*WHAT IS NEEDED*: Each of the entries should be output exactly, with nothing left out.

*GIVEN INFORMATION*:
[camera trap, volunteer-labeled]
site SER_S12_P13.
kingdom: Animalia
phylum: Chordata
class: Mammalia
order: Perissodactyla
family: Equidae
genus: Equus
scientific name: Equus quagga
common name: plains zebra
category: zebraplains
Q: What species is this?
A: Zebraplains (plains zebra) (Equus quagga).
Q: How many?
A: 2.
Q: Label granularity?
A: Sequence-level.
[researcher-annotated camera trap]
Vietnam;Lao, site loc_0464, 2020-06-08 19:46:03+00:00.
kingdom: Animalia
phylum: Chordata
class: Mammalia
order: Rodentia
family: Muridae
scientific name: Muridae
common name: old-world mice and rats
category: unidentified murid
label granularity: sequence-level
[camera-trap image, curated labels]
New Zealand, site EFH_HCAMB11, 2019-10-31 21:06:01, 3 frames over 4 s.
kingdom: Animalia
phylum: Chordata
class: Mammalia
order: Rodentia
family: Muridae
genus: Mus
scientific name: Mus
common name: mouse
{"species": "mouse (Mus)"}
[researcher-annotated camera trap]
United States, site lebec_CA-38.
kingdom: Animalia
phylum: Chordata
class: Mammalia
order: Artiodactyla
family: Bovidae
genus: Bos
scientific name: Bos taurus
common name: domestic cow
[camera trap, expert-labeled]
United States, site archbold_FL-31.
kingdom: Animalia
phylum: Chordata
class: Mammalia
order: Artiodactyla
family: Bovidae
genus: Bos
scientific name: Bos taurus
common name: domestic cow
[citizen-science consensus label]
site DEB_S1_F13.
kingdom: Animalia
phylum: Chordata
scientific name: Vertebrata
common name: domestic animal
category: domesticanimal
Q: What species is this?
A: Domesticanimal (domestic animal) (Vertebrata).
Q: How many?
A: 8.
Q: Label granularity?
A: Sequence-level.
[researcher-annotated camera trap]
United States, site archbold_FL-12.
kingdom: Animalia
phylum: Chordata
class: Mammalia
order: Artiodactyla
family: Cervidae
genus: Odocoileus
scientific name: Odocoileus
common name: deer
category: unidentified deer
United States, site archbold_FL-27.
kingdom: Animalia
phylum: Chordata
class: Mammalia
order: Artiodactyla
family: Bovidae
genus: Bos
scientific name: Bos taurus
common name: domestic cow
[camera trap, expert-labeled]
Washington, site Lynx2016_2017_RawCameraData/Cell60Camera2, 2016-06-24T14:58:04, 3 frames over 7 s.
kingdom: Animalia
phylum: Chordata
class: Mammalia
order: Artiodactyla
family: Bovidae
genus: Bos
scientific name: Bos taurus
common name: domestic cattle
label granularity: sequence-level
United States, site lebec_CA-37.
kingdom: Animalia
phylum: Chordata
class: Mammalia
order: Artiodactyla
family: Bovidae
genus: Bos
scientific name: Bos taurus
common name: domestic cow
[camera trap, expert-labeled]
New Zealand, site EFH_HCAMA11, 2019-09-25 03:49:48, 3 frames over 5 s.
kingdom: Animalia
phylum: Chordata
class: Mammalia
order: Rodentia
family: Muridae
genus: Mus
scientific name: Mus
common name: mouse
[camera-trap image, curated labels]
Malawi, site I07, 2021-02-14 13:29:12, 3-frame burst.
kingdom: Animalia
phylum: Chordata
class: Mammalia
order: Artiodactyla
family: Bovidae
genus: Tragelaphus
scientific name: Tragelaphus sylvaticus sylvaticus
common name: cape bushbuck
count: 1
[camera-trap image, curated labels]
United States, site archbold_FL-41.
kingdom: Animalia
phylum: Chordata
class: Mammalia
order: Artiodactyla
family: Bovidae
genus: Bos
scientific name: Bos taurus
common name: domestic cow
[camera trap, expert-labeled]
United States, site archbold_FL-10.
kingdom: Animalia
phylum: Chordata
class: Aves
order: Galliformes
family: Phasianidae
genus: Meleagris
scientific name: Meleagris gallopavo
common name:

*EXERCISE OUTPUT*:
[camera trap, volunteer-labeled]
site SER_S12_P13.
kingdom: Animalia
phylum: Chordata
class: Mammalia
order: Perissodactyla
family: Equidae
genus: Equus
scientific name: Equus quagga
common name: plains zebra
category: zebraplains
Q: What species is this?
A: Zebraplains (plains zebra) (Equus quagga).
Q: How many?
A: 2.
Q: Label granularity?
A: Sequence-level.
[researcher-annotated camera trap]
Vietnam;Lao, site loc_0464, 2020-06-08 19:46:03+00:00.
kingdom: Animalia
phylum: Chordata
class: Mammalia
order: Rodentia
family: Muridae
scientific name: Muridae
common name: old-world mice and rats
category: unidentified murid
label granularity: sequence-level
[camera-trap image, curated labels]
New Zealand, site EFH_HCAMB11, 2019-10-31 21:06:01, 3 frames over 4 s.
kingdom: Animalia
phylum: Chordata
class: Mammalia
order: Rodentia
family: Muridae
genus: Mus
scientific name: Mus
common name: mouse
{"species": "mouse (Mus)"}
[researcher-annotated camera trap]
United States, site lebec_CA-38.
kingdom: Animalia
phylum: Chordata
class: Mammalia
order: Artiodactyla
family: Bovidae
genus: Bos
scientific name: Bos taurus
common name: domestic cow
[camera trap, expert-labeled]
United States, site archbold_FL-31.
kingdom: Animalia
phylum: Chordata
class: Mammalia
order: Artiodactyla
family: Bovidae
genus: Bos
scientific name: Bos taurus
common name: domestic cow
[citizen-science consensus label]
site DEB_S1_F13.
kingdom: Animalia
phylum: Chordata
scientific name: Vertebrata
common name: domestic animal
category: domesticanimal
Q: What species is this?
A: Domesticanimal (domestic animal) (Vertebrata).
Q: How many?
A: 8.
Q: Label granularity?
A: Sequence-level.
[researcher-annotated camera trap]
United States, site archbold_FL-12.
kingdom: Animalia
phylum: Chordata
class: Mammalia
order: Artiodactyla
family: Cervidae
genus: Odocoileus
scientific name: Odocoileus
common name: deer
category: unidentified deer
United States, site archbold_FL-27.
kingdom: Animalia
phylum: Chordata
class: Mammalia
order: Artiodactyla
family: Bovidae
genus: Bos
scientific name: Bos taurus
common name: domestic cow
[camera trap, expert-labeled]
Washington, site Lynx2016_2017_RawCameraData/Cell60Camera2, 2016-06-24T14:58:04, 3 frames over 7 s.
kingdom: Animalia
phylum: Chordata
class: Mammalia
order: Artiodactyla
family: Bovidae
genus: Bos
scientific name: Bos taurus
common name: domestic cattle
label granularity: sequence-level
United States, site lebec_CA-37.
kingdom: Animalia
phylum: Chordata
class: Mammalia
order: Artiodactyla
family: Bovidae
genus: Bos
scientific name: Bos taurus
common name: domestic cow
[camera trap, expert-labeled]
New Zealand, site EFH_HCAMA11, 2019-09-25 03:49:48, 3 frames over 5 s.
kingdom: Animalia
phylum: Chordata
class: Mammalia
order: Rodentia
family: Muridae
genus: Mus
scientific name: Mus
common name: mouse
[camera-trap image, curated labels]
Malawi, site I07, 2021-02-14 13:29:12, 3-frame burst.
kingdom: Animalia
phylum: Chordata
class: Mammalia
order: Artiodactyla
family: Bovidae
genus: Tragelaphus
scientific name: Tragelaphus sylvaticus sylvaticus
common name: cape bushbuck
count: 1
[camera-trap image, curated labels]
United States, site archbold_FL-41.
kingdom: Animalia
phylum: Chordata
class: Mammalia
order: Artiodactyla
family: Bovidae
genus: Bos
scientific name: Bos taurus
common name: domestic cow
[camera trap, expert-labeled]
United States, site archbold_FL-10.
kingdom: Animalia
phylum: Chordata
class: Aves
order: Galliformes
family: Phasianidae
genus: Meleagris
scientific name: Meleagris gallopavo
common name:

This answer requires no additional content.